**Your instructions**
Please copy the data exactly as it stands, minus the images.

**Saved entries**
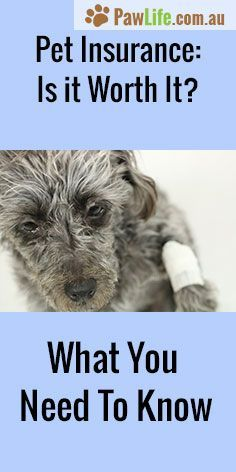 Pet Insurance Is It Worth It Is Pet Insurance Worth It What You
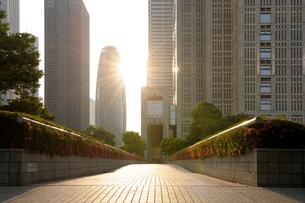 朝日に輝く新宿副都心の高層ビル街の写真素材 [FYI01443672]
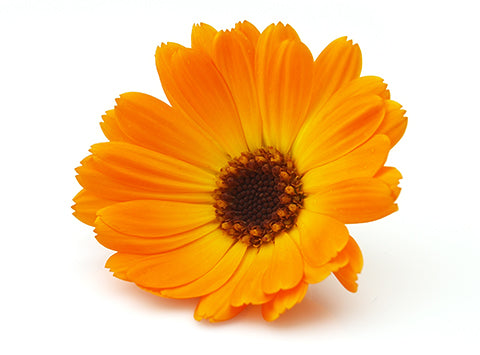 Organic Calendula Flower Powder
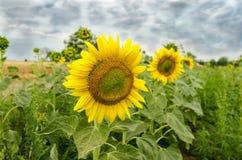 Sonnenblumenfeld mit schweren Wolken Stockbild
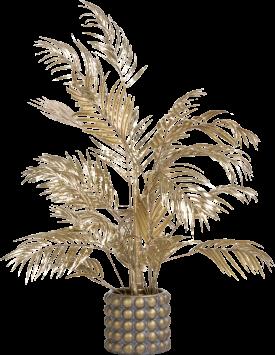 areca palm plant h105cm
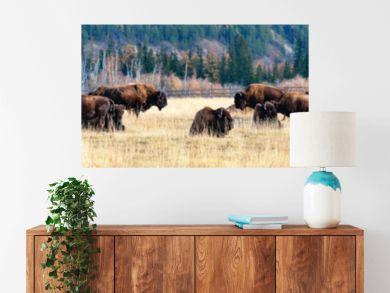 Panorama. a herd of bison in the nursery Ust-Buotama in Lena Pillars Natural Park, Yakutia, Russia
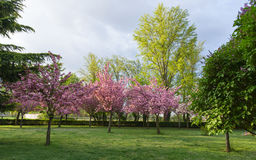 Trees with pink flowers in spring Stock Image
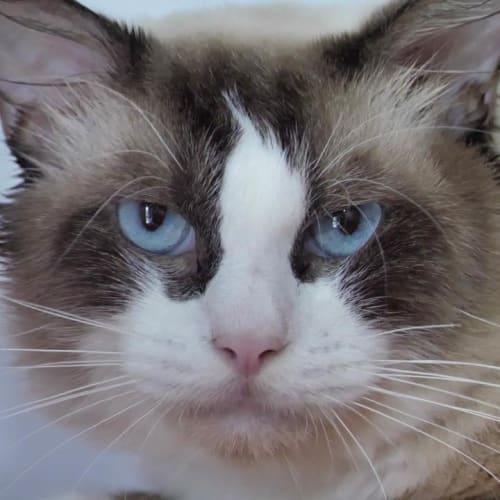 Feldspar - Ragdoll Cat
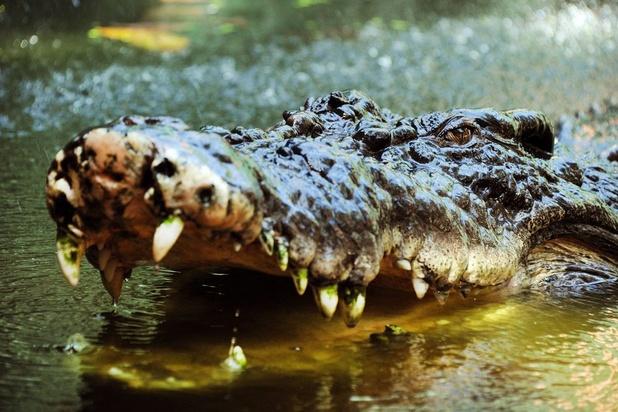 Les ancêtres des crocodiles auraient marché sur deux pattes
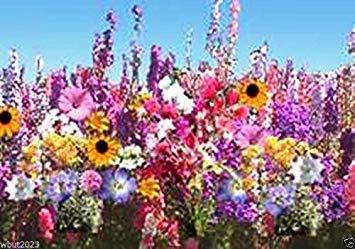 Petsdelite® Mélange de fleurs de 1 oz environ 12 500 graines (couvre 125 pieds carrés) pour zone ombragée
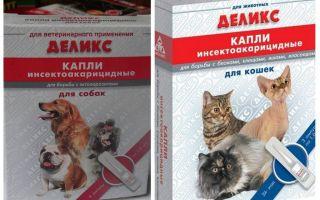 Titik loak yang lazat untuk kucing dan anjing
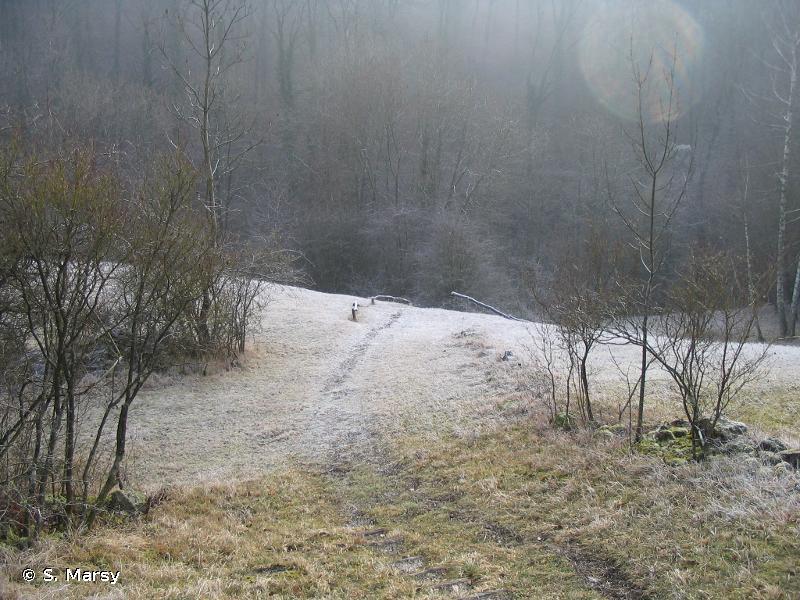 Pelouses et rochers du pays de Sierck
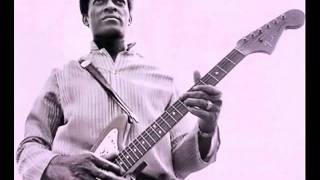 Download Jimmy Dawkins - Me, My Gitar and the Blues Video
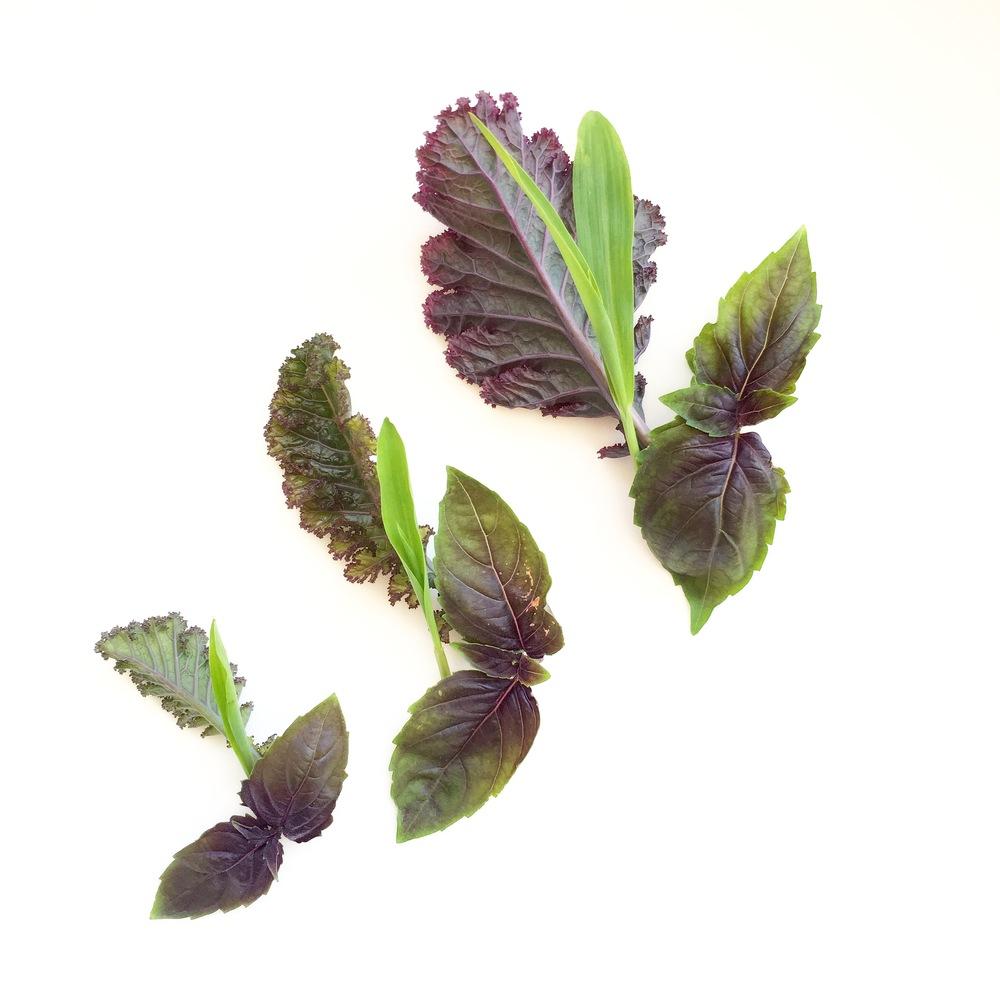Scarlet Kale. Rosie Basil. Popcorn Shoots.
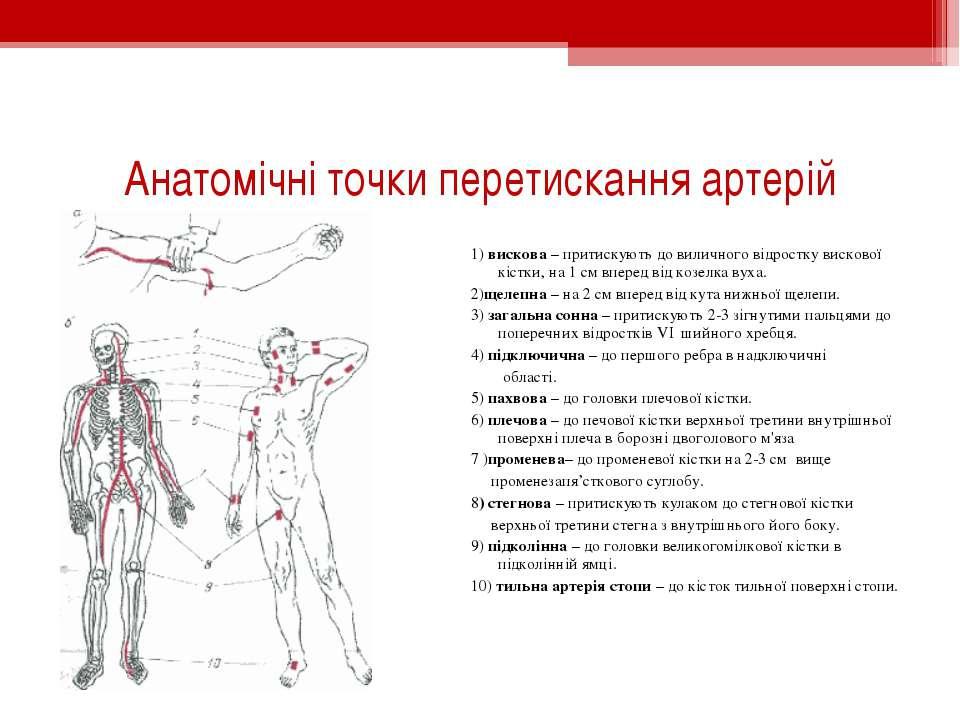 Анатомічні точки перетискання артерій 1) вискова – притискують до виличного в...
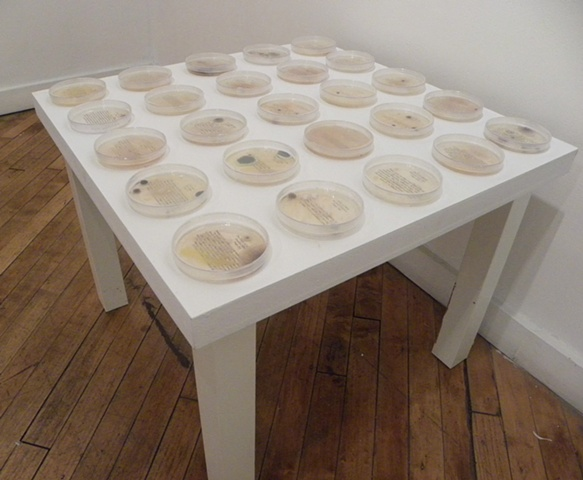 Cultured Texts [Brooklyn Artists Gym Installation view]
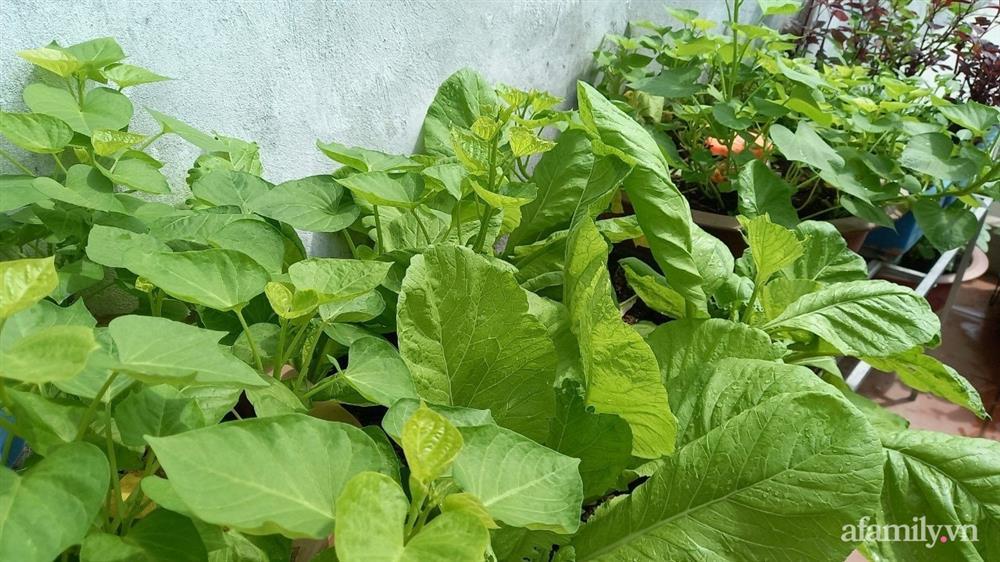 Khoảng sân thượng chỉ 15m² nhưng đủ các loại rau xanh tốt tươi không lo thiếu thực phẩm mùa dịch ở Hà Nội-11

**Exercise answer**
 Pet Insurance Is It Worth It Is Pet Insurance Worth It What You
 朝日に輝く新宿副都心の高層ビル街の写真素材 [FYI01443672]
 Organic Calendula Flower Powder
 Sonnenblumenfeld mit schweren Wolken Stockbild
 areca palm plant h105cm
 Panorama. a herd of bison in the nursery Ust-Buotama in Lena Pillars Natural Park, Yakutia, Russia
 Trees with pink flowers in spring Stock Image
 Feldspar - Ragdoll Cat
 Les ancêtres des crocodiles auraient marché sur deux pattes
 Petsdelite® Mélange de fleurs de 1 oz environ 12 500 graines (couvre 125 pieds carrés) pour zone ombragée
 Titik loak yang lazat untuk kucing dan anjing
 Pelouses et rochers du pays de Sierck
 Download Jimmy Dawkins - Me, My Gitar and the Blues Video
Scarlet Kale. Rosie Basil. Popcorn Shoots.
 Анатомічні точки перетискання артерій 1) вискова – притискують до виличного в...
 Cultured Texts [Brooklyn Artists Gym Installation view]
 Khoảng sân thượng chỉ 15m² nhưng đủ các loại rau xanh tốt tươi không lo thiếu thực phẩm mùa dịch ở Hà Nội-11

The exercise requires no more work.